INSTRUCTION> Reproduce every line of the rows below verbatim, from the line containing "Out of the items listed as" down through the line containing "which is nearest to draped", both included.

Stored items from a collection:
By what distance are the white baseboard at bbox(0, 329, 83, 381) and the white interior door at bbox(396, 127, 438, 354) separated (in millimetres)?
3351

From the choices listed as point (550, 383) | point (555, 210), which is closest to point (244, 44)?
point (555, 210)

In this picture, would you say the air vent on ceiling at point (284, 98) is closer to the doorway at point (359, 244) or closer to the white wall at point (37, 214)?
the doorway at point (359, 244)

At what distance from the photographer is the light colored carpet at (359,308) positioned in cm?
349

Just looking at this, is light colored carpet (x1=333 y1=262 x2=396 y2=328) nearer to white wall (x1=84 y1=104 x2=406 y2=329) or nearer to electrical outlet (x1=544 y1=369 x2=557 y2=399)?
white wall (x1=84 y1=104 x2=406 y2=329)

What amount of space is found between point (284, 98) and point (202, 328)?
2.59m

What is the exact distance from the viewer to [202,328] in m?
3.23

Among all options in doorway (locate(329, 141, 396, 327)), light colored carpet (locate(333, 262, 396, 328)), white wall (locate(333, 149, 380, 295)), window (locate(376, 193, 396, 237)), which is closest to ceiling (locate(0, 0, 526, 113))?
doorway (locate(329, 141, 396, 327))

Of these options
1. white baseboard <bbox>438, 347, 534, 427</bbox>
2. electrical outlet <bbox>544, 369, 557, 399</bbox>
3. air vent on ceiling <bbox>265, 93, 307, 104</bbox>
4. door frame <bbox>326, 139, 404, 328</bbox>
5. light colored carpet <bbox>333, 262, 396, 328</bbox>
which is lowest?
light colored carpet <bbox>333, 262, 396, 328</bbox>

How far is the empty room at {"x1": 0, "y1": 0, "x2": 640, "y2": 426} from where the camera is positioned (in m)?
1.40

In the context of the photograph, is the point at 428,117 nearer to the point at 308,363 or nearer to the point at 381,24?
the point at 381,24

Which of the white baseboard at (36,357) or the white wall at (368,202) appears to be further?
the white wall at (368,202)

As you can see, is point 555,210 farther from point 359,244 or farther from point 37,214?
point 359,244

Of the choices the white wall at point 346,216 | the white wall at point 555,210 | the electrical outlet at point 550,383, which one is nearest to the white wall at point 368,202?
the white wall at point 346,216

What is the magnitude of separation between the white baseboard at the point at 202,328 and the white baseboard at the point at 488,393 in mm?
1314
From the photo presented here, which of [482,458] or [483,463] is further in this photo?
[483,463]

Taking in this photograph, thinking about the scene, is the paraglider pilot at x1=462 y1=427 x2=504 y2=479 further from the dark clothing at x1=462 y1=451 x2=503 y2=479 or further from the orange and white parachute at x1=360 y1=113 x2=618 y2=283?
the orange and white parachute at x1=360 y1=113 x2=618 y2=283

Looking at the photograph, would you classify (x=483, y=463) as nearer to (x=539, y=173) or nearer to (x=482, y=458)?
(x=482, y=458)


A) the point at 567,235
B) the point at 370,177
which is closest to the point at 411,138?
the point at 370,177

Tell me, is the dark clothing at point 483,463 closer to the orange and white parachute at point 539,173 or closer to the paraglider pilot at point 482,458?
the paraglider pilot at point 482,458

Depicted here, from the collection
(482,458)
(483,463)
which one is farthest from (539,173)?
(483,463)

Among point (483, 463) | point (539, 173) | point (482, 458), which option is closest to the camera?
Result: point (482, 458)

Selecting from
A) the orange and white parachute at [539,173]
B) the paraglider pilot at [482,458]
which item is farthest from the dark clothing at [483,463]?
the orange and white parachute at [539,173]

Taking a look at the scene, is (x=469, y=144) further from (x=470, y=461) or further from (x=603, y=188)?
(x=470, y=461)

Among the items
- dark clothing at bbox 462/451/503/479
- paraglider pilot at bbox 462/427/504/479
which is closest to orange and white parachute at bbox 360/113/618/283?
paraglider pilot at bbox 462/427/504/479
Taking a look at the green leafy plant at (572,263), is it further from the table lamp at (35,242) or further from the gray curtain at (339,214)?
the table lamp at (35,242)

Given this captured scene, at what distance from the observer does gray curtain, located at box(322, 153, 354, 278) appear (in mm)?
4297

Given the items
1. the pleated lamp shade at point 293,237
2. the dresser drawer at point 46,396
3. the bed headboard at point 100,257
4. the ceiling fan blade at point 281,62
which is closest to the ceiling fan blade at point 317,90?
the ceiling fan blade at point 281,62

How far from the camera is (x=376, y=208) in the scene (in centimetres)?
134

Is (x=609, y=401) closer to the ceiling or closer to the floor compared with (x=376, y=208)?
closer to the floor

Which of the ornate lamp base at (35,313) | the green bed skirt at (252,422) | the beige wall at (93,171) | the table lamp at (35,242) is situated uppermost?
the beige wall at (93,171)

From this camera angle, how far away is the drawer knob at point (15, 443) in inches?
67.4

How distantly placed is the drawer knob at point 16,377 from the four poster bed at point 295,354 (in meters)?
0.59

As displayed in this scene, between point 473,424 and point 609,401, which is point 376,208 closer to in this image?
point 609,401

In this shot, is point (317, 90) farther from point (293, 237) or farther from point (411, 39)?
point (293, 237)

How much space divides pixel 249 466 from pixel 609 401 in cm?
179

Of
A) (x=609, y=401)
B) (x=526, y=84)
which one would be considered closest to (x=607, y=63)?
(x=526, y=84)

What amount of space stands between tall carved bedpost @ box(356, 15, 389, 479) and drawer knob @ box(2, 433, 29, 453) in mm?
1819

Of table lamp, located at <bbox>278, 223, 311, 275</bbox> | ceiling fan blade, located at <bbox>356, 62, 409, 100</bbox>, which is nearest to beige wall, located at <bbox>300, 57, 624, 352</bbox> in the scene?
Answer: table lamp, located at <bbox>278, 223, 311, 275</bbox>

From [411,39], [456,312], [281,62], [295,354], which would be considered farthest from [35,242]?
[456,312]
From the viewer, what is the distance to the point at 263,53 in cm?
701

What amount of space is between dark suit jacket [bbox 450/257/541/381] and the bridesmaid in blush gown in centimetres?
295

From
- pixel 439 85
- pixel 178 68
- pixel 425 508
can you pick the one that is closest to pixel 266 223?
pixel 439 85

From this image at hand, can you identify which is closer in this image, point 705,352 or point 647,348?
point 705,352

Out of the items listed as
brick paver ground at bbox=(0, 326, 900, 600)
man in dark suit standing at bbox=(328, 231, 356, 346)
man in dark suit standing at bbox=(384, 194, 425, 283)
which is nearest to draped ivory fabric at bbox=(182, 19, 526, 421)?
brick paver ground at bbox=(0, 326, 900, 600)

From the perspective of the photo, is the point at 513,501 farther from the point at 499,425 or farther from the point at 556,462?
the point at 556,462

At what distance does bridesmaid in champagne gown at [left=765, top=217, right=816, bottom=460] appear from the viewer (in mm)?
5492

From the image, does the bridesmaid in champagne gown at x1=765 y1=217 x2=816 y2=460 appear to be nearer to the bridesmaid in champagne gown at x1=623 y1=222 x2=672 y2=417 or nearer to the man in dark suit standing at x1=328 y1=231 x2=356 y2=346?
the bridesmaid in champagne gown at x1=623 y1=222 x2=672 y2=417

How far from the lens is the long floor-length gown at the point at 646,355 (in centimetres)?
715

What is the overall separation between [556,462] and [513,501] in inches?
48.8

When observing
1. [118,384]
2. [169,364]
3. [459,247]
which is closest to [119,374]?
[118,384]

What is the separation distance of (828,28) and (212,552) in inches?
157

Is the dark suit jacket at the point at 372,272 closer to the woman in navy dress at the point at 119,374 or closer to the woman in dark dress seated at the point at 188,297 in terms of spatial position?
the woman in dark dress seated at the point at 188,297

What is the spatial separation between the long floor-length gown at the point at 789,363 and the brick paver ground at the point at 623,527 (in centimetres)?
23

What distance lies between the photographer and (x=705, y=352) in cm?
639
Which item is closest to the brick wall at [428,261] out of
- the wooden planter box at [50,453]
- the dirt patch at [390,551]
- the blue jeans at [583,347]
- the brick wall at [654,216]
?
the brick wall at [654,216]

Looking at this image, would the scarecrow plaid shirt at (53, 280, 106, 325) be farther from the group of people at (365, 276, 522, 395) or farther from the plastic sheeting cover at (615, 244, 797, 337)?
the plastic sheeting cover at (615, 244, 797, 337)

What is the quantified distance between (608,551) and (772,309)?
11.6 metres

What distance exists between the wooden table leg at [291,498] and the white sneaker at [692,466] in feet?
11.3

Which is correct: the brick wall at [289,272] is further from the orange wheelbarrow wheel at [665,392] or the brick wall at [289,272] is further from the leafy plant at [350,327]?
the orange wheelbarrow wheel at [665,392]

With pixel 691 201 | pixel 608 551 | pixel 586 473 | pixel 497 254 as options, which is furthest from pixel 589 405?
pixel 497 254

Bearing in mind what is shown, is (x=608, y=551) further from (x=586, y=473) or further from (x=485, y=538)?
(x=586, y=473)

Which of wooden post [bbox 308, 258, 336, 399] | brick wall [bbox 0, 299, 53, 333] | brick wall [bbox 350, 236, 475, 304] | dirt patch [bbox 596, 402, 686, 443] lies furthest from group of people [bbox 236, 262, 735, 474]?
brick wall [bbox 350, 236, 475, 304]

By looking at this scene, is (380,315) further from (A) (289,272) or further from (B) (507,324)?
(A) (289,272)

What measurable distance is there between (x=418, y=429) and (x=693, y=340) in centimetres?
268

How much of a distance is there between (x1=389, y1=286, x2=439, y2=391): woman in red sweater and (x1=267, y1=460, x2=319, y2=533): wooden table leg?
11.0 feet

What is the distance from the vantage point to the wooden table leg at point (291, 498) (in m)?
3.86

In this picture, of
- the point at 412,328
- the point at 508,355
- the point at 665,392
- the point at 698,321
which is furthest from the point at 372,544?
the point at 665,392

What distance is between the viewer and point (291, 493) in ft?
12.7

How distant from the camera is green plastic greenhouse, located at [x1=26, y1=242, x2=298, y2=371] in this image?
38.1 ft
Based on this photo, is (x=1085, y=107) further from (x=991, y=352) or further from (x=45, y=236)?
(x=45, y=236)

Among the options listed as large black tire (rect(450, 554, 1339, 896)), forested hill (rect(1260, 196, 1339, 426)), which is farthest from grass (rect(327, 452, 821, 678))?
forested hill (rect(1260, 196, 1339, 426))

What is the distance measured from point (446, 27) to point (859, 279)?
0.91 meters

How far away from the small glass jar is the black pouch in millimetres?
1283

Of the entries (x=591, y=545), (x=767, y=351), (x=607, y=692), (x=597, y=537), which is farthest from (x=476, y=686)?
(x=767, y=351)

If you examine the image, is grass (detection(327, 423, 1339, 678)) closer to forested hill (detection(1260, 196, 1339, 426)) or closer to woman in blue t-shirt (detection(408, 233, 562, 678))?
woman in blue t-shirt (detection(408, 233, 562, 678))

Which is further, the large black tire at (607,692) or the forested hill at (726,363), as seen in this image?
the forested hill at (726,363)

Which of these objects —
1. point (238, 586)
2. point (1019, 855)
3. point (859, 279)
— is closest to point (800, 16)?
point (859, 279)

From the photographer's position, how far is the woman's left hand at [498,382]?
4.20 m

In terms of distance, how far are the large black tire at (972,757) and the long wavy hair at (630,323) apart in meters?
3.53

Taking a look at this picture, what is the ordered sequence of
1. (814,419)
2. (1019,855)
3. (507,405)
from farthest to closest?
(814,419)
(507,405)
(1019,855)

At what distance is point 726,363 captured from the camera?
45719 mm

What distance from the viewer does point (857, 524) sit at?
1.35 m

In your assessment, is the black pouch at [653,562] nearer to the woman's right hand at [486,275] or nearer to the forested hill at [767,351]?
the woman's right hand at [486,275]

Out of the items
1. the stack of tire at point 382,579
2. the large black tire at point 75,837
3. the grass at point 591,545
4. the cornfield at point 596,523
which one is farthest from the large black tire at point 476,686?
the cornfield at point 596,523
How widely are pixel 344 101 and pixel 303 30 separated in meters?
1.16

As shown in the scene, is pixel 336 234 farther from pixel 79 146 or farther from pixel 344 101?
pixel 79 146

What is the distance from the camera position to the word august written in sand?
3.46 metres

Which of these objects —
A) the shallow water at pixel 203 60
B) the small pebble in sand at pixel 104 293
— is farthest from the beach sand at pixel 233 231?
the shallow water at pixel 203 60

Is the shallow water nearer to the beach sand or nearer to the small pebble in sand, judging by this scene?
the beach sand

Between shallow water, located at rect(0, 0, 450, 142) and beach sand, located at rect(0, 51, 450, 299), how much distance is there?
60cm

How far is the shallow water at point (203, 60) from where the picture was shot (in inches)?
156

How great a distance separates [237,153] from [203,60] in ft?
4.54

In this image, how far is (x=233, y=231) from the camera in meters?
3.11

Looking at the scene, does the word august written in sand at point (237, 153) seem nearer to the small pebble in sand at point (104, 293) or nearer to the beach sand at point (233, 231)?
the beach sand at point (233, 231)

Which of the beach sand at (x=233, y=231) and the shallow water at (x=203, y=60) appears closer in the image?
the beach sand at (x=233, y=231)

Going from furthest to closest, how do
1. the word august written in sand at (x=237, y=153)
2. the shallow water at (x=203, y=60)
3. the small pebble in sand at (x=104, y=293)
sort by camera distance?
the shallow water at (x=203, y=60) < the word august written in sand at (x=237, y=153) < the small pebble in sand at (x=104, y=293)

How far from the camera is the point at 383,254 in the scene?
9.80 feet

FULL ANSWER>
Out of the items listed as
brick paver ground at bbox=(0, 326, 900, 600)
man in dark suit standing at bbox=(328, 231, 356, 346)
man in dark suit standing at bbox=(384, 194, 425, 283)
which is nearest to draped ivory fabric at bbox=(182, 19, 526, 421)?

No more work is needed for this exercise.